L'affaire est complexe compte tenu des personnalités concernées et de la teneur du dossier, le calendrier aussi est étrange puisqu'en commençant une grève de la faim samedi matin, Jean Luc Berbon se retrouve bien seul dans sa fourgonnette en ce long week-end de Pentecôte. Pour l'instant, en dehors du cahier de soutien sur lequel il recueille quelques signatures notre homme n'a eu que la visite des forces de l'ordre et des médias.
Ancien concierge municipal au stade Pujazon, Jean Luc Berbon a entamé cette grève de la faim afin d'obtenir sa réintégration au sein des employés de la municipalité. Employé en 2008, il a été licencié le 30 septembre 2011 et voit aujourd'hui son chômage arriver à son terme (il n'a travaillé qu'une semaine en pharmacie entretemps). Dans une situation économique précaire, Jean Luc Berbon se dit "décidé à aller jusqu'au bout".

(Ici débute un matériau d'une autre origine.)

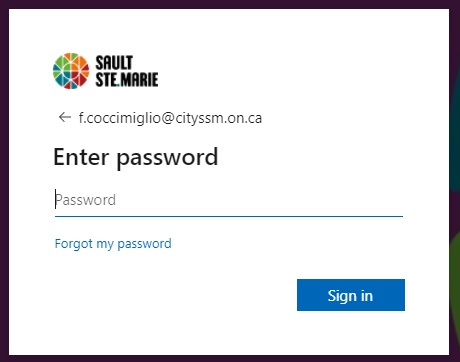 Enter your password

L'homme reconnaît qu'il a commis des erreurs "politiques" dans la gestion de ce dossier qui l'oppose aujourd'hui au service des ressources humaines de la mairie et du maire Max Roustan qu'il connaît de longue date. Celui qui soutenait Max Roustan en 1989 et qui fut responsable Front National a eu depuis des paroles et des comportements qu'il qualifie lui même de "maladroits" envers l'homme qu'il avait soutenu autrefois.
En 2011 lors de l'inauguration de l'hôpital, Jean Luc Berbon avait ainsi pris à partie directement le ministre Xavier Bertrand pour dénoncer "les dix neuf contrats successifs qu'il avait eu en mairie". Licencié, ("sans avoir commis aucune faute grave" écrit-il sur son tee-shirt et ses panneaux aujourd'hui), il ira ensuite confier son dossier à l'équipe de Fabrice Verdier, dont il se réjouira ouvertement (et vertement face à Max Roustan !) de la victoire.
La question qu'il pose aujourd'hui avec ce nouveau coup de tête dépasse donc la simple notion d'éventuels droits. "Moi je crois que l'on ne s'abaisse pas quand on pardonne, au contraire" dit Jean Luc Berbon qui a été jusqu'à poursuivre le maire d'Alès jusqu'à son domicile...
"La nuit de dimanche à lundi il a fait 5° dans ma camionnette" commente Jean Luc Berbon, qui souffre d'un diabète 2. "Je ne me laisserai pas emmener par les pompiers, de toutes les façons n'ai plus de mutuelle" dit il "mais j'aimerais que la Croix Rouge vienne me voir".